> [Your objective]:
Reproduce each of the following records word for word, line by line.

>>>

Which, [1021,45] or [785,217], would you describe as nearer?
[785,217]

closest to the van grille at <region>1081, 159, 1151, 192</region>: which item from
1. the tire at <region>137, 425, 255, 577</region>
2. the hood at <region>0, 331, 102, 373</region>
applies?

<<<

> [Written response]:
Which, [1021,45] or [785,217], would you describe as nearer?
[785,217]

closest to the van grille at <region>1081, 159, 1151, 192</region>: which item from
1. the tire at <region>137, 425, 255, 577</region>
2. the hood at <region>0, 331, 102, 373</region>
applies?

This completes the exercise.